# Legendre transformation

The function $f(x)$ is defined on the interval $[a,b]$. The difference $px-f(x)$ takes a maximum at $x'$. The value of $f^*(p)$ is $px'-f(x')$.

In mathematics, the Legendre transformation or Legendre transform, named after Adrien-Marie Legendre, is an involutive transformation on the real-valued convex functions of one real variable. Its generalisation to convex functions of affine spaces is sometimes called the Legendre-Fenchel transformation. It is commonly used in thermodynamics and to derive the Hamiltonian formalism of classical mechanics out of the Lagrangian formulation.

## Definition

Specifically, let $I\subset\mathbb R$ be an interval, and $f:I\rightarrow \mathbb R$ a convex function; then its Legendre transform is the function

$f^*:I^*\rightarrow \mathbb R$

with domain of definition

$I^*=\{x^*:\sup_{x\in I}(x^*x-f(x))<\infty\}$

and action

$f^*(x^*) = \sup_{x\in I}\bigl(x^*x-f(x)\bigr),\quad x^*\in I^*$.

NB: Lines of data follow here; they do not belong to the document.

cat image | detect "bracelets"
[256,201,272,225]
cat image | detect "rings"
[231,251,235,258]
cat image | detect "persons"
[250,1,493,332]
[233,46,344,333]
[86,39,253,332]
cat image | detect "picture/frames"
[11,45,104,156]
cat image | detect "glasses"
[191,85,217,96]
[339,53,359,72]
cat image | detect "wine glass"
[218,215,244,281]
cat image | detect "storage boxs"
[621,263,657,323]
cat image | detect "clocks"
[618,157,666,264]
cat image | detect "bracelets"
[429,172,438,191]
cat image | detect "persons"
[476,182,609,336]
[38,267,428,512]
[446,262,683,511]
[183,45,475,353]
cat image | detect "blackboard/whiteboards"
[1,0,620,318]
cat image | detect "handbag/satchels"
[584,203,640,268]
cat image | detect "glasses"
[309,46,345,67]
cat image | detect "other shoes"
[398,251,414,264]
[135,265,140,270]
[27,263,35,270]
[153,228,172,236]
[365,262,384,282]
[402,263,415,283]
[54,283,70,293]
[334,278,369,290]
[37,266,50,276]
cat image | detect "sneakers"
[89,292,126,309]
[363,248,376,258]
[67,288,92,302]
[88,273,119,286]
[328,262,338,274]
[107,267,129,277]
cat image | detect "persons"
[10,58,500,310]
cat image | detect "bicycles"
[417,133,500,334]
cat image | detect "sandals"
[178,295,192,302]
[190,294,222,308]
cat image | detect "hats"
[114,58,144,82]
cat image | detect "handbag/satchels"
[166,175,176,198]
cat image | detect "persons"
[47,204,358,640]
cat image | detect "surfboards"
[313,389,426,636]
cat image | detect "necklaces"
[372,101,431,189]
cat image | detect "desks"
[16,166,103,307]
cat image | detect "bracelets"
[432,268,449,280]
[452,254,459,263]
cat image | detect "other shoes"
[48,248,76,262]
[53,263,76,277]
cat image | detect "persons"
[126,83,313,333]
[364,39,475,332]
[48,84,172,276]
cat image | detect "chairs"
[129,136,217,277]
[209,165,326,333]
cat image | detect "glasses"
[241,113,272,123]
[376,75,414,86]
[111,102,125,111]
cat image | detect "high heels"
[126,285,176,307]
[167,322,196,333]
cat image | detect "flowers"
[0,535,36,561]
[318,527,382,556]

Here "sup" represents the supremum. $f^*$ is sometimes called the convex conjugate function of $f$.

The Legendre transformation is involutive, namely $I^*$ is an interval, $f^*$ is convex on it, so that its Legendre transform is well defined, and fulfils $f^{**}=f$ on $I\subset I^{**}$. Note that $I,I^{**}$ may differ at most on their boundaries.

For historical reasons (rooted in analytic mechanics), the conjugate variable is often denoted $p$, instead of $x^*$. If the convex function $f$ is defined on the whole line and is everywhere differentiable, then $f^*(p)=\sup_x(px-f(x))$ can be interpreted as the negative of the y-intercept of the tangent line to the graph of f that has slope p. In particular, the value of x that attains the maximum has the property that

$f^\prime(x) = p.$

That is, the derivative of the function f becomes the argument to the function f. In other words, f satisfies the functional equation

$f^*(f'(x)) = x f'(x) - f(x).$

The Legendre transformation is an application of the duality relationship between points and lines. The functional relationship specified by $x$ can be represented equally well as a set of $(x,y)$ points, or as a set of tangent lines specified by their slope and intercept values.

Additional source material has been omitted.